All datasets can be linked through the common patient_id field, which is a pseudonymized identifier consistent across all data sources. This enables comprehensive analysis of:

  • Patterns of healthcare utilization
  • Medication usage
  • Socioeconomic factors and their relationship to health outcomes
  • Geographic variations in health
  • Mortality and causes of death

Temporal Coverage

  • Inpatient data: 2012-2019
  • Outpatient data: 2012-2019
  • Prescription data: 2010-2018
  • Death registry: 2017-2019
  • Socioeconomic data (LISA): 2012-2018, annual snapshots
  • Geographic data (DeSO): 2012-2018, annual snapshots
  • Birth country data: Time-invariant (single snapshot)

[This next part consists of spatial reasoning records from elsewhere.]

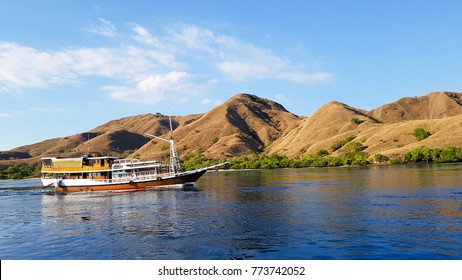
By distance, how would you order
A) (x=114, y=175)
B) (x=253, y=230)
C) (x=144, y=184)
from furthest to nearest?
(x=114, y=175) < (x=144, y=184) < (x=253, y=230)

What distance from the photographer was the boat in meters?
91.7

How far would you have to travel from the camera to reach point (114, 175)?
9369 cm

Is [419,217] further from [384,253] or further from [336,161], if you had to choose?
[336,161]

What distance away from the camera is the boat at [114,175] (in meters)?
91.7

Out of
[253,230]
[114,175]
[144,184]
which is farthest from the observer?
[114,175]

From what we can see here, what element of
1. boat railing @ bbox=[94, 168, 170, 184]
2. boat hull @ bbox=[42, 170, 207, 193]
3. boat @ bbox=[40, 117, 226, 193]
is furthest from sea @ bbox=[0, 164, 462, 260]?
boat railing @ bbox=[94, 168, 170, 184]

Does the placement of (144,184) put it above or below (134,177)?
below

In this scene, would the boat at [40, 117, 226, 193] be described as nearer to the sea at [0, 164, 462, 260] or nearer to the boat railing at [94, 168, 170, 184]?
the boat railing at [94, 168, 170, 184]

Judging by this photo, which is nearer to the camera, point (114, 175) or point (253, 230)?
point (253, 230)

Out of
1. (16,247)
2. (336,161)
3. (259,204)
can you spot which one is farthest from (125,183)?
(336,161)

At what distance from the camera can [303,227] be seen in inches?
1433

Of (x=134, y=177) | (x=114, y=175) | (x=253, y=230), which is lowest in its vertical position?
(x=253, y=230)

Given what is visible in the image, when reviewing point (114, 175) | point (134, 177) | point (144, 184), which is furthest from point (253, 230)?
point (114, 175)

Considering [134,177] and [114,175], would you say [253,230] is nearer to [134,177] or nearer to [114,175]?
[134,177]
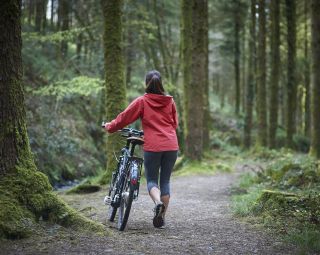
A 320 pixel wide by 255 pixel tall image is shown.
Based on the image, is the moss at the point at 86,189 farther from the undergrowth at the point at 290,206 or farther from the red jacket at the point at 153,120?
the red jacket at the point at 153,120

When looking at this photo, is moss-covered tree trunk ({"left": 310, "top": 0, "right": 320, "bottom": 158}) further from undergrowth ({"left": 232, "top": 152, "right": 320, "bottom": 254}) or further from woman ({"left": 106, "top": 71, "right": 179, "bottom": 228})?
woman ({"left": 106, "top": 71, "right": 179, "bottom": 228})

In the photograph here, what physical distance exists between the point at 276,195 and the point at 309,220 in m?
1.24

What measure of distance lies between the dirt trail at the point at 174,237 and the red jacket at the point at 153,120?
4.13ft

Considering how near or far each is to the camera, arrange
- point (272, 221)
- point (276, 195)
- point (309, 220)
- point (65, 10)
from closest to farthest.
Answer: point (309, 220) → point (272, 221) → point (276, 195) → point (65, 10)

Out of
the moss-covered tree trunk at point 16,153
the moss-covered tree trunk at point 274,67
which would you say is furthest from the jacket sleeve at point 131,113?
the moss-covered tree trunk at point 274,67

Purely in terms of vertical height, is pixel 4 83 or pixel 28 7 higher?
pixel 28 7

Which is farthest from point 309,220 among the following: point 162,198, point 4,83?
point 4,83

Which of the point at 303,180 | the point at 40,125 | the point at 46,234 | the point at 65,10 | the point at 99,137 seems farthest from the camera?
the point at 99,137

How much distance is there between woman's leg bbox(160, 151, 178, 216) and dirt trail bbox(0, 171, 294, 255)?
0.51 metres

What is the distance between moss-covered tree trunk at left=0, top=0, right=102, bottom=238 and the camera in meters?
5.57

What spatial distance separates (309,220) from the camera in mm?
6770

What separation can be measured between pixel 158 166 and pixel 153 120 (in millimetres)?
681

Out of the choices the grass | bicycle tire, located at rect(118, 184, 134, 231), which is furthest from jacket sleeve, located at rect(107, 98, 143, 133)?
the grass

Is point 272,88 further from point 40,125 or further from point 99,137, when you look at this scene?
point 40,125
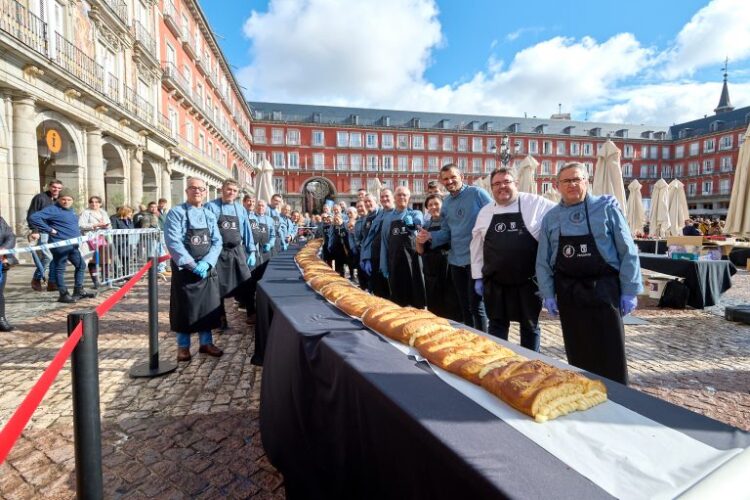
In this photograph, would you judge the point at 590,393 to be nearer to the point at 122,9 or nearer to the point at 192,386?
the point at 192,386

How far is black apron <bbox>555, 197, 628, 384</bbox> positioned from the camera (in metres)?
2.86

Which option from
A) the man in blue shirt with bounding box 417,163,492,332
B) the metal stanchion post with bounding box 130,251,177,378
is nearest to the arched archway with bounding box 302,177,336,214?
the man in blue shirt with bounding box 417,163,492,332

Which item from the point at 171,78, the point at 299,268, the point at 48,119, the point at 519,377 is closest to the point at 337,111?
the point at 171,78

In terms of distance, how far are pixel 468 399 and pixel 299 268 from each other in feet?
12.7

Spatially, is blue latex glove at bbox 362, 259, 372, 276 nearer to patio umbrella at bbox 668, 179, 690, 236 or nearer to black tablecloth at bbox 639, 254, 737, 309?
black tablecloth at bbox 639, 254, 737, 309

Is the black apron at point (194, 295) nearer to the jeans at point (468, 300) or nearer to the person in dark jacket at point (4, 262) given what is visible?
the jeans at point (468, 300)

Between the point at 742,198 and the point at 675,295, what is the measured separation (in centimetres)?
189

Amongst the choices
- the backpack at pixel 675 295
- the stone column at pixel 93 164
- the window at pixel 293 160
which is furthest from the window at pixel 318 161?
the backpack at pixel 675 295

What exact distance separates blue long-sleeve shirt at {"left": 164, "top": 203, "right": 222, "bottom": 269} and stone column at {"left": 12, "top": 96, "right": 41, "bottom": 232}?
381 inches

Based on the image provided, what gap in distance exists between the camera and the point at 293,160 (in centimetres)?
5281

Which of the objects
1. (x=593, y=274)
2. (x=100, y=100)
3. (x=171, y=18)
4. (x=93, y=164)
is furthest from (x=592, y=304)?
(x=171, y=18)

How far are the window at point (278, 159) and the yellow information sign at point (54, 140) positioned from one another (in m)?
40.2

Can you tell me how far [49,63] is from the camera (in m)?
11.3

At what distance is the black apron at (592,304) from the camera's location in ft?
9.37
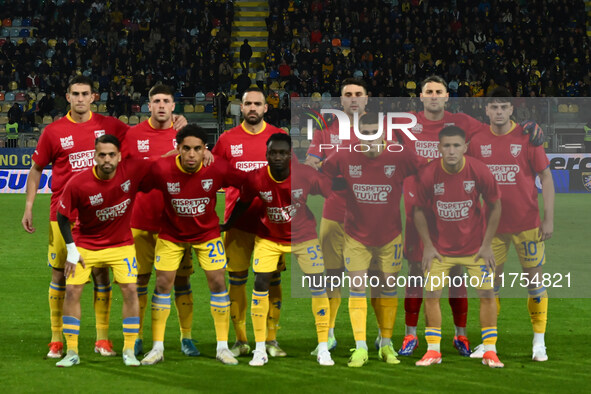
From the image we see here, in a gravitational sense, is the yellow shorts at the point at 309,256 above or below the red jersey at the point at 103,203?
below

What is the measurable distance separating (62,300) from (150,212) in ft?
3.54

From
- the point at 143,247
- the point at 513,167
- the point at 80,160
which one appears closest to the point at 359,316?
the point at 513,167

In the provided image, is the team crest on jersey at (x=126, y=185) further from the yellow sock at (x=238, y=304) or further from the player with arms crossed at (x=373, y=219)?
the player with arms crossed at (x=373, y=219)

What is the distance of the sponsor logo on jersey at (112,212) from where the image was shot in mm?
7484

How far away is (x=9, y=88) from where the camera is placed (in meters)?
29.8

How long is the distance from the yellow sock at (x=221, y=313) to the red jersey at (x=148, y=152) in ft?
2.99

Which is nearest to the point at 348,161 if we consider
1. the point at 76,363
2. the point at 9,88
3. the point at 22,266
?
the point at 76,363

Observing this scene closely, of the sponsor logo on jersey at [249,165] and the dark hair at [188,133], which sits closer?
the dark hair at [188,133]

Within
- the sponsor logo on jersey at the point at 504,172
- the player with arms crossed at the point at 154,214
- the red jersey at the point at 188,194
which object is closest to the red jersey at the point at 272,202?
the red jersey at the point at 188,194

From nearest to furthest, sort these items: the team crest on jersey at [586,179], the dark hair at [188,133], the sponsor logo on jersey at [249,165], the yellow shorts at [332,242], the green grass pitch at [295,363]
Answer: the green grass pitch at [295,363] → the dark hair at [188,133] → the sponsor logo on jersey at [249,165] → the yellow shorts at [332,242] → the team crest on jersey at [586,179]

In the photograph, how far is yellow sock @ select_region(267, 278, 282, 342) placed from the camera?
8078 mm

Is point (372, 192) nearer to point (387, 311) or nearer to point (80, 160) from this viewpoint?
point (387, 311)

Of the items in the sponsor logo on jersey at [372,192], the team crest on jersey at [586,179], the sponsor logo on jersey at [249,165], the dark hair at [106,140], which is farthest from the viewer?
the team crest on jersey at [586,179]

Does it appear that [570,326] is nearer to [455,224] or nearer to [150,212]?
[455,224]
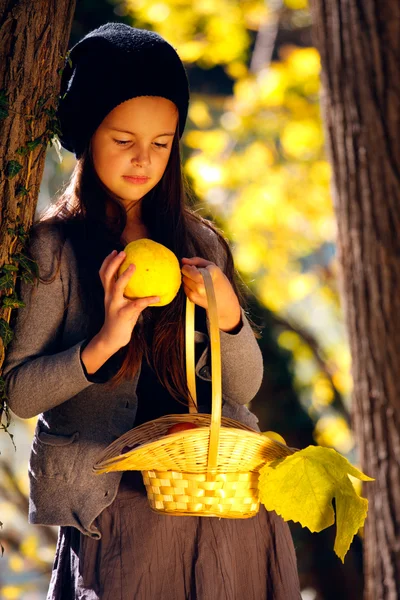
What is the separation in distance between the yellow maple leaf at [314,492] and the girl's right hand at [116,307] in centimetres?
39

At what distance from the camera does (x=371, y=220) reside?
2971 millimetres

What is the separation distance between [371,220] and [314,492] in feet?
4.46

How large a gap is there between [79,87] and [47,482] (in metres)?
0.88

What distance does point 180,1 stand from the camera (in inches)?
212

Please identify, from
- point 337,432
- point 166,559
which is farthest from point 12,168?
point 337,432

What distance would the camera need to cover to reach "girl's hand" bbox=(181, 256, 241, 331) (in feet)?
6.43

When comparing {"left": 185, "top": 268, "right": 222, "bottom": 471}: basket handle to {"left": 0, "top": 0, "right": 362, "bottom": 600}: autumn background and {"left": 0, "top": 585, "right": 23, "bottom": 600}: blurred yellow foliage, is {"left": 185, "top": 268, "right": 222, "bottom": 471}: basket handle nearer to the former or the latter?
{"left": 0, "top": 0, "right": 362, "bottom": 600}: autumn background

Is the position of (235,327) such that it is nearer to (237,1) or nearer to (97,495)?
(97,495)

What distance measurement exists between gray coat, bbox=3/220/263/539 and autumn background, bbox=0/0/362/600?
173cm

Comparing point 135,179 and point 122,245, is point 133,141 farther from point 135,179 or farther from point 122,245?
point 122,245

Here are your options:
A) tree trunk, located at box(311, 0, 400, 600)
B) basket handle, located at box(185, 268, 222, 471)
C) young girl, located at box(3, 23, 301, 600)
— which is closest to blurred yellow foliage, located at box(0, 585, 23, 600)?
tree trunk, located at box(311, 0, 400, 600)

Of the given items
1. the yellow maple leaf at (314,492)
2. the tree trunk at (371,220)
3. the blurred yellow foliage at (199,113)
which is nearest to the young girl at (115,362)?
the yellow maple leaf at (314,492)

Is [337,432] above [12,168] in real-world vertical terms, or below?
A: below

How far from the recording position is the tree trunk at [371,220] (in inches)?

Data Characteristics and Quality Considerations

National Patient Register Data

  • Completeness: The National Patient Register has very high completeness for inpatient care (>99%) but somewhat lower for outpatient care
  • Diagnostic accuracy: Varies by condition, with higher accuracy for severe conditions and lower for milder conditions
  • Procedure recording: More complete for surgical than for medical procedures

Prescription Drug Register

  • Includes only dispensed prescriptions, not over-the-counter medications or medications given during hospital stays
  • Very high completeness for outpatient dispensed medications (>99%)
  • Strength information is provided in both text format (strength_text) and as separate numeric value (strength_numeric) and unit (strength_unit) fields

Death Registry

  • High completeness for fact of death and date
  • Varying accuracy for specific causes, with higher accuracy for major causes like cancer and cardiovascular disease
  • Autopsy information available for a subset of deaths
  • Information about place of death and circumstances

SCB Socioeconomic and Demographic Data

  • Missing data patterns:
    • Birth country data may be missing for patients not born in Sweden or whose parents were not born in Sweden
    • LISA data may have missing values for certain variables depending on employment status, age, and other factors
    • DeSO data may be missing if a patient’s residence could not be mapped to a DeSO area
  • Categorical coding:
    • Education Level (Sun2000niva) uses the Swedish educational nomenclature
    • Occupation (SSYK) follows the Swedish Standard Classification of Occupations
    • Country Groups use standardized groupings where code “00” typically represents Sweden
  • Monetary values:
    • All monetary values (income, benefits) are in Swedish Krona (SEK)
    • Values are annual sums for the specified year

Usage Recommendations

For cohort studies using this data, we recommend:

  1. Temporal alignment: Be aware of different temporal coverage between datasets
  2. Coding consistency: Note that coding practices may change over time, particularly for procedures
  3. Missing data handling: Several datasets have variables with substantial missing values
  4. Complex healthcare pathways: Use the patient register data (inpatient/outpatient) together with the specialized registries to construct comprehensive healthcare trajectories
  5. Socioeconomic context: Incorporate the SCB data to understand social determinants of health

For most analyses, the recommended approach is to:

  1. Start with the SEM cohort data that defines your study population
  2. Link to appropriate healthcare utilization data (inpatient/outpatient/prescriptions)
  3. Incorporate socioeconomic (LISA) and geographic (DeSO) factors
  4. Add birth country information for migration and demographic context
  5. Include mortality outcomes when relevant

Each dataset is accompanied by detailed documentation explaining the variables, data quality issues, and appropriate analytical approaches.